• _TASK TO CARRY OUT_
Pick out every line in the entries below that contains the string "pillow", matching case exactly, and copy each of those lines.

━━ AVAILABLE DATA

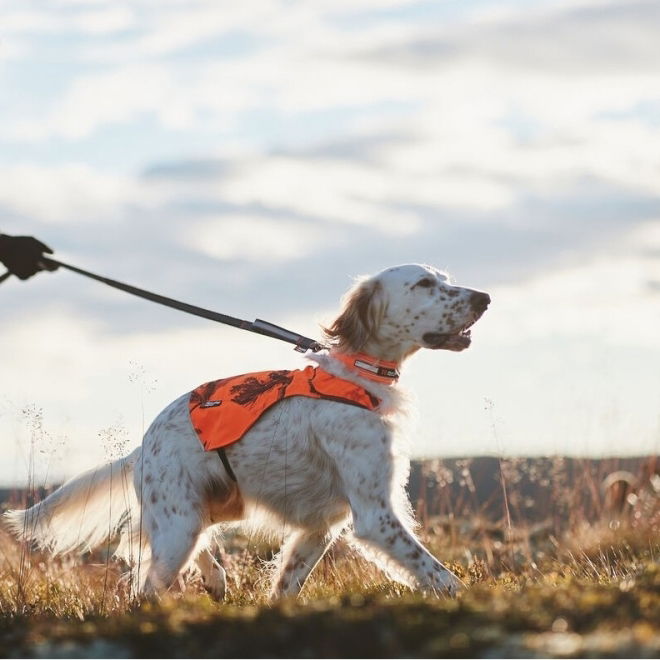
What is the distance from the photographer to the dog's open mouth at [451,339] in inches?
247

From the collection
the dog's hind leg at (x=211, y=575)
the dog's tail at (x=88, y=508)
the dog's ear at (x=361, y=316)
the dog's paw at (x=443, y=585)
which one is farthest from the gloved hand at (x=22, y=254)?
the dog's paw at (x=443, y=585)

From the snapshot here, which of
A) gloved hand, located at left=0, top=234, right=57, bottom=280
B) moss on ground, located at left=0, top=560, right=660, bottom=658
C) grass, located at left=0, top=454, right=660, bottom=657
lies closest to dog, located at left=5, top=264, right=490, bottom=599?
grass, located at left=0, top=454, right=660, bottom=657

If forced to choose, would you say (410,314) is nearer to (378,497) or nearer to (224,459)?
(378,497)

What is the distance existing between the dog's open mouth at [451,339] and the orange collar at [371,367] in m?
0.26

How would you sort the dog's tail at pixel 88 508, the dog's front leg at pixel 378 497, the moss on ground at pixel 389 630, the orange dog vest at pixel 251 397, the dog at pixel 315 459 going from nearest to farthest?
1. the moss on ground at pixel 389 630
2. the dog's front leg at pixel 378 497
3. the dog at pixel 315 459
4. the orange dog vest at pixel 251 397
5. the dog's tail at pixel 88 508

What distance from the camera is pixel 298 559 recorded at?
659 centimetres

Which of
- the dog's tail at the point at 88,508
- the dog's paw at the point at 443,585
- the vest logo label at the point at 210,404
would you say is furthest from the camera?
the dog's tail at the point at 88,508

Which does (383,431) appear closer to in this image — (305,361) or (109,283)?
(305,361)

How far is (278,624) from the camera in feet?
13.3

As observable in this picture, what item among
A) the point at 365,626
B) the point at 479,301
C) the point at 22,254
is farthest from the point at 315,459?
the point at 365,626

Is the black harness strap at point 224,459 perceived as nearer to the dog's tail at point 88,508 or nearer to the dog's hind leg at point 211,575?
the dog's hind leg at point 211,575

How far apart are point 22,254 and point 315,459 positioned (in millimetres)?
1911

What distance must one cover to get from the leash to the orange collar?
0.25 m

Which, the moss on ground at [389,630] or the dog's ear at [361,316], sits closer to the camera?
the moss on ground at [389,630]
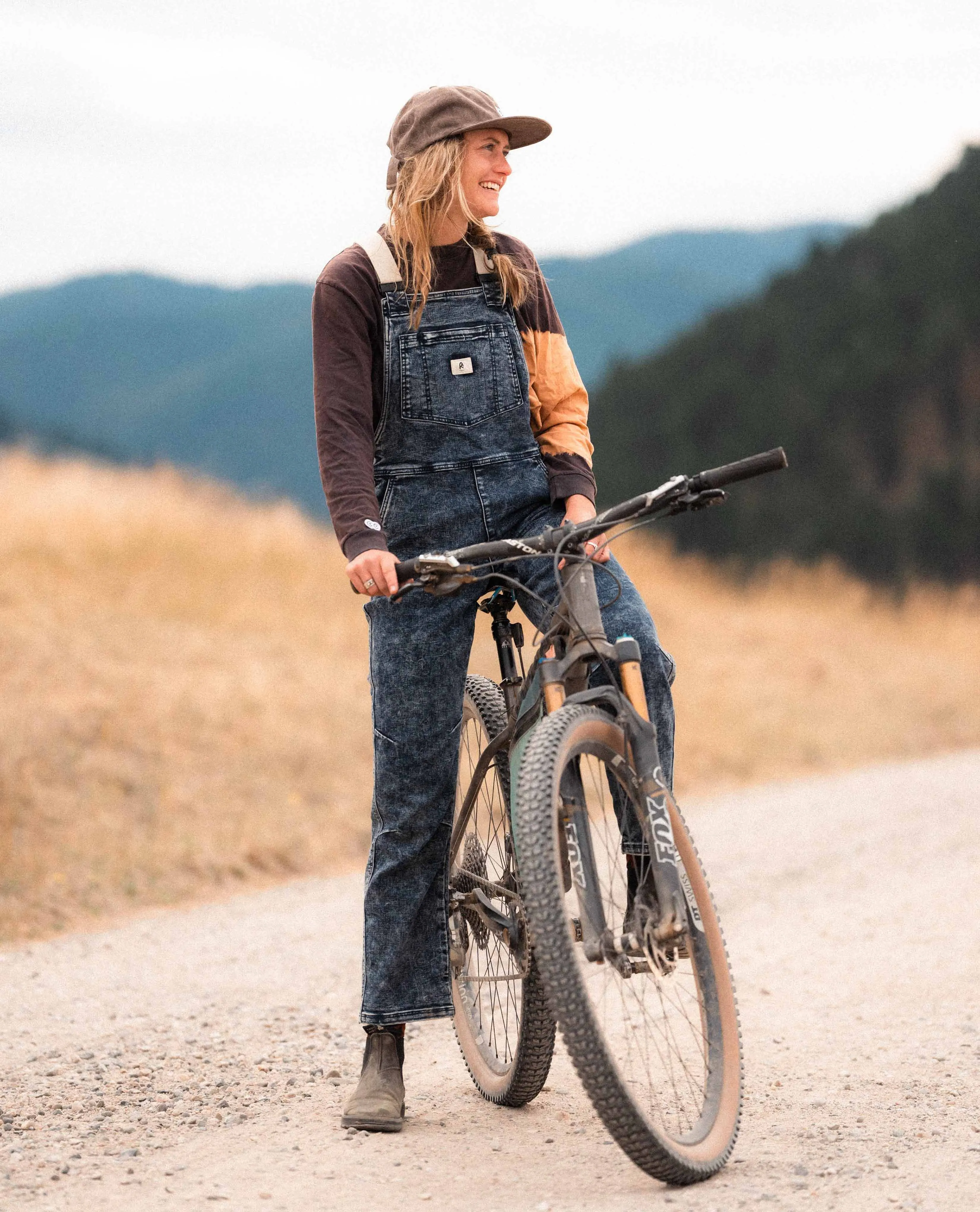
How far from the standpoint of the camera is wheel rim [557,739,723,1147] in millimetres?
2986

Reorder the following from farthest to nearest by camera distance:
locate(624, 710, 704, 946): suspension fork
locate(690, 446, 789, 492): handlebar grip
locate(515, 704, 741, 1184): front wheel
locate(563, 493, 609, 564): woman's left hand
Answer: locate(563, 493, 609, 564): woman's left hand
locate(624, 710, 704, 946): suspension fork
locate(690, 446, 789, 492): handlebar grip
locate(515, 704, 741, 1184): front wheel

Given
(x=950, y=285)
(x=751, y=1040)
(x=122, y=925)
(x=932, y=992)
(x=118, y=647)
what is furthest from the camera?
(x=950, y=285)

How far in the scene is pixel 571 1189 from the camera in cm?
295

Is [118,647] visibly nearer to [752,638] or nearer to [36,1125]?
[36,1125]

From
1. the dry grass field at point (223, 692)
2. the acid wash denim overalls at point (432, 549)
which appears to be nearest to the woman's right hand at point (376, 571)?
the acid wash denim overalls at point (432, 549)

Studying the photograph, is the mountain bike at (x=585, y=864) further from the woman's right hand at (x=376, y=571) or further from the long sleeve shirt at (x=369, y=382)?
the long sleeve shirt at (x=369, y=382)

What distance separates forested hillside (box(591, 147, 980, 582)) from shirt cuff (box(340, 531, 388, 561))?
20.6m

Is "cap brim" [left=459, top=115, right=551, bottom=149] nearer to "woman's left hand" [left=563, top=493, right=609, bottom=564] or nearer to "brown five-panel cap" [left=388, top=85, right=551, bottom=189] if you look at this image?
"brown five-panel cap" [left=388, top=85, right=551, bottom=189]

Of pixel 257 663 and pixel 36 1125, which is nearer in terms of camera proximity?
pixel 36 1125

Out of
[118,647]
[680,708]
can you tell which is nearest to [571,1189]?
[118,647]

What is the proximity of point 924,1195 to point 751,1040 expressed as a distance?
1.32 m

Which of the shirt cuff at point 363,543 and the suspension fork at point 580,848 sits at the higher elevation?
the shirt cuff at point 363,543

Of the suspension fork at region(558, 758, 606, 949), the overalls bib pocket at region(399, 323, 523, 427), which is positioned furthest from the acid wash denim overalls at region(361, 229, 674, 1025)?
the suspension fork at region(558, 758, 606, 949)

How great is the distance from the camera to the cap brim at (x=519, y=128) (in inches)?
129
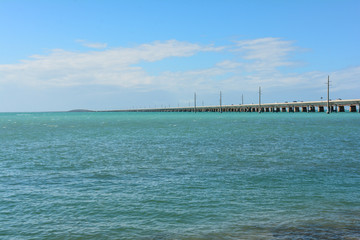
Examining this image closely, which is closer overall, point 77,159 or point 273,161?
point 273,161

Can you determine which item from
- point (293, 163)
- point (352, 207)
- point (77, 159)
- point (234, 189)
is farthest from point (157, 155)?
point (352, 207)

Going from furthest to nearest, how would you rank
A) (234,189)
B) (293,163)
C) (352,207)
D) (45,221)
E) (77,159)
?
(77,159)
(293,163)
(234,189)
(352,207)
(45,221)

━━━━
━━ AVAILABLE DATA

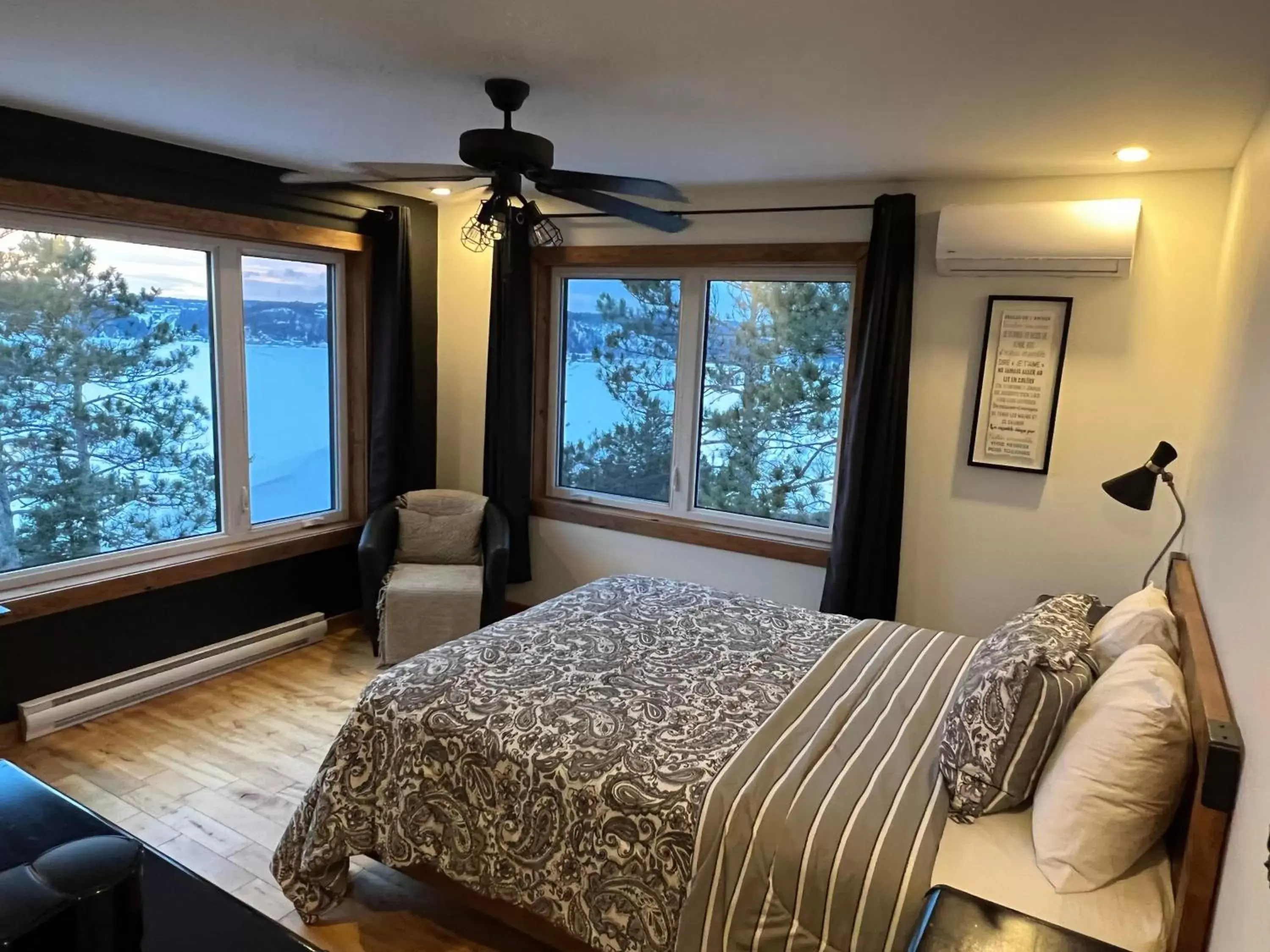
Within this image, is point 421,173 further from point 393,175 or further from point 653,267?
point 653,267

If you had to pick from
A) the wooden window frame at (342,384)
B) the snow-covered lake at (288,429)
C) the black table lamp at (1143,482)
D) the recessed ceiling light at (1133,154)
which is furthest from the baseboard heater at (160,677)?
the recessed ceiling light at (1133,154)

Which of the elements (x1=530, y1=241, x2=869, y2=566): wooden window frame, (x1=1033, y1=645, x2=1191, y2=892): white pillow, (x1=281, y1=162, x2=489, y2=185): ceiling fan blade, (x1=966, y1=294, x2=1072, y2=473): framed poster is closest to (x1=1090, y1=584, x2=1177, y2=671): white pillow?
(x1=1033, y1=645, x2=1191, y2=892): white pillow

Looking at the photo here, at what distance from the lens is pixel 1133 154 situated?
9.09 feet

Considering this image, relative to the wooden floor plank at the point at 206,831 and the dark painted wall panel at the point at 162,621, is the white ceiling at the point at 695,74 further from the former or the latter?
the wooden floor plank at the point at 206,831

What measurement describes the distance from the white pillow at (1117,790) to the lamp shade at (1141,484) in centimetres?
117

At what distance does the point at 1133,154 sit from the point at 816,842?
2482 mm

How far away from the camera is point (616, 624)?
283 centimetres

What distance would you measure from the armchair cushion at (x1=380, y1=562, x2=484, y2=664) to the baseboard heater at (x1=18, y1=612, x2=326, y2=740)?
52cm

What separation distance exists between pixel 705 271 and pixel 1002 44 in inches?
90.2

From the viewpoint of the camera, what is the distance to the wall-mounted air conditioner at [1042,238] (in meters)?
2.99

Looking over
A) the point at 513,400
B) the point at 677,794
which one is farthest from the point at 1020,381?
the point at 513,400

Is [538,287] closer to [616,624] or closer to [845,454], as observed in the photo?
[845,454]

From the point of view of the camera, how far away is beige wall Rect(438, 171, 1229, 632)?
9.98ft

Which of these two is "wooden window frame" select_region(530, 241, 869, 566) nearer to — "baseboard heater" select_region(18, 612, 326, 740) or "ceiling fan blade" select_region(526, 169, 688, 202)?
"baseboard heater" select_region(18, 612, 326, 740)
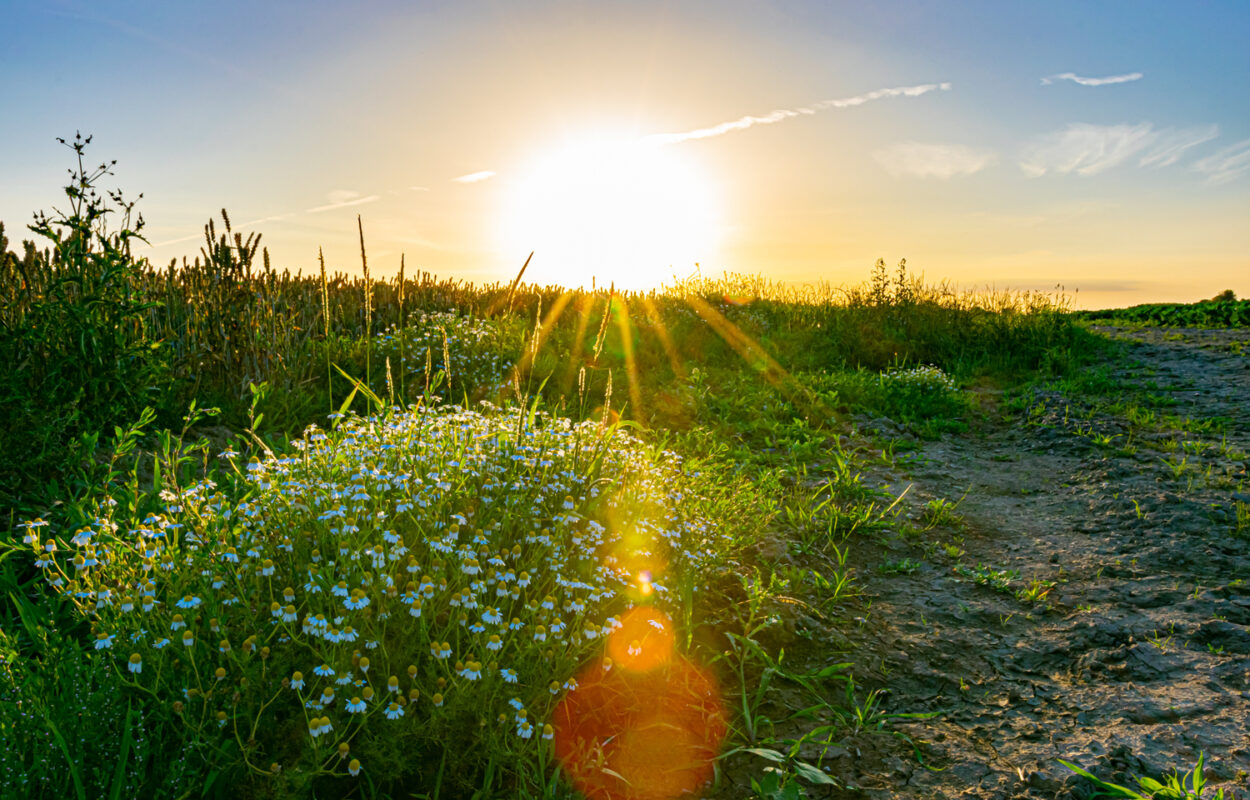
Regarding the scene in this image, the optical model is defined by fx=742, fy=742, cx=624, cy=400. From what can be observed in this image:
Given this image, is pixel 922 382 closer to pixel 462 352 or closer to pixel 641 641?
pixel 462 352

━━━━

• _RESPONSE TO THIS TASK_
Which of the elements (x1=530, y1=241, x2=869, y2=566): wooden window frame, (x1=1033, y1=645, x2=1191, y2=892): white pillow, (x1=281, y1=162, x2=489, y2=185): ceiling fan blade, (x1=966, y1=294, x2=1072, y2=473): framed poster is closest to (x1=1090, y1=584, x2=1177, y2=671): white pillow?
(x1=1033, y1=645, x2=1191, y2=892): white pillow
What measurement describes the distance from the white pillow at (1117,790) to the lamp shade at (1141,484) in centimetres?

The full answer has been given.